→ What is asked
Copy every line from the entries below that contains the string "helmet". Matches are case-sensitive.

→ Material for the task

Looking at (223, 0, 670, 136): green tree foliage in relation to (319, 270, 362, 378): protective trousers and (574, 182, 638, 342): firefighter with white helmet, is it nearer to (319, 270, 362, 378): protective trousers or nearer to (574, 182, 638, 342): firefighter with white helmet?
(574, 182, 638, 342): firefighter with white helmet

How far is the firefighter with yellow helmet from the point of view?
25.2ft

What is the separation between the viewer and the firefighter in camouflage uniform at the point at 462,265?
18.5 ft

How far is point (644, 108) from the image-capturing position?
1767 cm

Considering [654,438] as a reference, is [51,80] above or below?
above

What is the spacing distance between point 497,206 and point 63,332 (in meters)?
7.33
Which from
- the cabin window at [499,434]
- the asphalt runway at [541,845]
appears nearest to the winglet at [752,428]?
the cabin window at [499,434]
* * *
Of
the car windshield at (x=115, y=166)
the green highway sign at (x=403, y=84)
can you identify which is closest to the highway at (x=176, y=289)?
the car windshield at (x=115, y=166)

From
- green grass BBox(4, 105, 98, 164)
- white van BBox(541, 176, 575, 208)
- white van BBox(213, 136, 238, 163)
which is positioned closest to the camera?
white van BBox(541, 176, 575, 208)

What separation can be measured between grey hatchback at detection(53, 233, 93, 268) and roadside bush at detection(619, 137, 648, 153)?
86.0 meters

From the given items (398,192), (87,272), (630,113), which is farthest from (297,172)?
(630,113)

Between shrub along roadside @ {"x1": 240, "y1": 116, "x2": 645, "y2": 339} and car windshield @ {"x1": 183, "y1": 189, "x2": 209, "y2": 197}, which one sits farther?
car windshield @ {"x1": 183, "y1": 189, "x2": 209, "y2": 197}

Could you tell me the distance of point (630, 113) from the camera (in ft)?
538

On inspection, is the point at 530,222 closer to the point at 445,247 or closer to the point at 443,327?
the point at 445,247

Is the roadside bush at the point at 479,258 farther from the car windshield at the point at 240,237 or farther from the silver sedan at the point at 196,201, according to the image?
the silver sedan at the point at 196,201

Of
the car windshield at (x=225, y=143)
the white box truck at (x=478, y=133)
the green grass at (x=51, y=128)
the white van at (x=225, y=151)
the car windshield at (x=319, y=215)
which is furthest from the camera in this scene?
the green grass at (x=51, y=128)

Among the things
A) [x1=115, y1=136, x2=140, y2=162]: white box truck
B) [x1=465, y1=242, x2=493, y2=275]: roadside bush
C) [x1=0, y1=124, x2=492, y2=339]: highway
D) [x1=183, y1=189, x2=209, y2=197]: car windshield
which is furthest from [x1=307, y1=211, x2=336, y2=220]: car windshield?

→ Exercise output
Looking at (223, 0, 670, 136): green tree foliage in relation to (319, 270, 362, 378): protective trousers and (574, 182, 638, 342): firefighter with white helmet, is it nearer to (319, 270, 362, 378): protective trousers or nearer to (574, 182, 638, 342): firefighter with white helmet?
(574, 182, 638, 342): firefighter with white helmet
How far is the firefighter with yellow helmet from the point of view?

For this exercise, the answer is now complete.